[PATCH] syscall: introduce sendfd() syscall (v.2)

From: Alex Dubov
Date: Wed Dec 03 2014 - 04:01:28 EST


Present patch introduces exceptionally easy to use, low latency and low
overhead mechanism for transferring file descriptors between cooperating
processes:

int sendfd(pid_t pid, int sig, int fd)

Given a target process pid, the sendfd() will queue a real-time signal for
delivery to task referenced by pid.

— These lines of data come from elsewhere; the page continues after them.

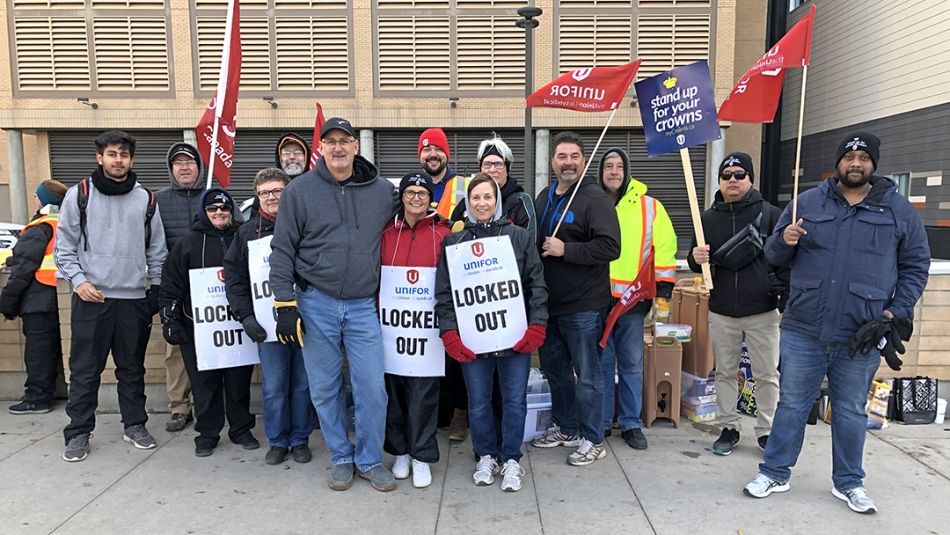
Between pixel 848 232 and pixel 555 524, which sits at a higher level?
pixel 848 232

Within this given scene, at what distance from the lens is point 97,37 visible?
15.5 meters

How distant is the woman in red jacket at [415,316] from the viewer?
3814mm

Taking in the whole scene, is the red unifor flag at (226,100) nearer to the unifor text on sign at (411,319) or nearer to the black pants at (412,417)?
the unifor text on sign at (411,319)

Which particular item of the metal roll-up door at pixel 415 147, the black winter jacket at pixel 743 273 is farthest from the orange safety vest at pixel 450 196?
the metal roll-up door at pixel 415 147

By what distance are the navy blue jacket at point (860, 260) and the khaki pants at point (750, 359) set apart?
0.75 m

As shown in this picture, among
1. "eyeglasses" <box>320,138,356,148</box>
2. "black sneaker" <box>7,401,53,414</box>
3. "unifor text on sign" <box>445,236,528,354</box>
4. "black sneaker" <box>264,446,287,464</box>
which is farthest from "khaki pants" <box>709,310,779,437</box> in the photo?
"black sneaker" <box>7,401,53,414</box>

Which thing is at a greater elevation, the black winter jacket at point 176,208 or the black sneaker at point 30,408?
the black winter jacket at point 176,208

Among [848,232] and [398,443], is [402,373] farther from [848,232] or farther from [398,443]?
[848,232]

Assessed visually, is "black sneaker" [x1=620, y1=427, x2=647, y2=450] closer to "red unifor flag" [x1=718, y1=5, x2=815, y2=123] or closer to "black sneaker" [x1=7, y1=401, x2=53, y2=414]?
"red unifor flag" [x1=718, y1=5, x2=815, y2=123]

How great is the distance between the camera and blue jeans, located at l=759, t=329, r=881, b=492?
11.6ft

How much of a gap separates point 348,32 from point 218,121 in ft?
37.5

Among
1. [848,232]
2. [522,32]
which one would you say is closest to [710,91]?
[848,232]

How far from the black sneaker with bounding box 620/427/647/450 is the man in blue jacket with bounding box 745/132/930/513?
2.83ft

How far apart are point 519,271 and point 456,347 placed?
630 millimetres
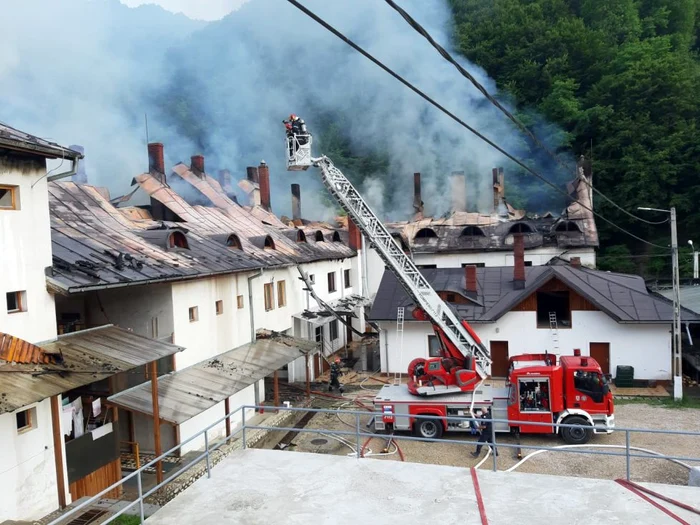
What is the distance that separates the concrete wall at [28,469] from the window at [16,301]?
79.4 inches

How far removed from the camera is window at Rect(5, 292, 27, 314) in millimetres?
11469

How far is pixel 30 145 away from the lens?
11484mm

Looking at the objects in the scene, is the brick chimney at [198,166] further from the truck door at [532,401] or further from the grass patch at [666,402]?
the grass patch at [666,402]

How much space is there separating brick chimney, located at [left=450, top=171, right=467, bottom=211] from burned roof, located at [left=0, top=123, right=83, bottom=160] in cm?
3549

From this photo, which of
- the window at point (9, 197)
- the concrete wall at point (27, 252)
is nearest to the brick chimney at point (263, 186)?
the concrete wall at point (27, 252)

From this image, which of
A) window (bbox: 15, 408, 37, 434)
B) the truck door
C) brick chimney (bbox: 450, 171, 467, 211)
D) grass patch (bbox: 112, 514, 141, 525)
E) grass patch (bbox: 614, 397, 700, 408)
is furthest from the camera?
brick chimney (bbox: 450, 171, 467, 211)

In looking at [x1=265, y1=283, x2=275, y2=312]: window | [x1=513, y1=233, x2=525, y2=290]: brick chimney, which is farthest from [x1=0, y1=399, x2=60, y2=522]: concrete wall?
[x1=513, y1=233, x2=525, y2=290]: brick chimney

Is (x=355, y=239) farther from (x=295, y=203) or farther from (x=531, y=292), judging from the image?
(x=531, y=292)

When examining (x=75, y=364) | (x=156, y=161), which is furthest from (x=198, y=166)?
(x=75, y=364)

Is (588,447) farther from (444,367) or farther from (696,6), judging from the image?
(696,6)

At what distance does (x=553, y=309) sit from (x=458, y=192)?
21676mm

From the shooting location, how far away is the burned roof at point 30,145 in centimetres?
1102

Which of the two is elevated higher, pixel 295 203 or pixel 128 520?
pixel 295 203

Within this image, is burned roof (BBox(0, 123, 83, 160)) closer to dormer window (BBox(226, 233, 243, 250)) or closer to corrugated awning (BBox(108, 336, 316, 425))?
corrugated awning (BBox(108, 336, 316, 425))
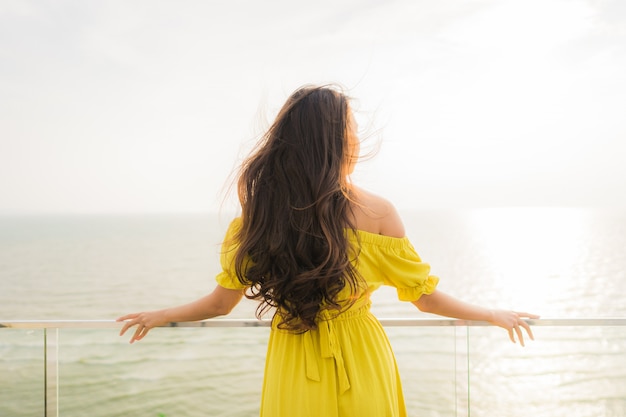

If signal can be delivered to destination
tasks and it chooses to collect the associated signal info, a new file
descriptor will be created on its behalf, pointing to file originally referred
by fd (the value of newly created file descriptor will be communicated as
integer payload within the siginfo data).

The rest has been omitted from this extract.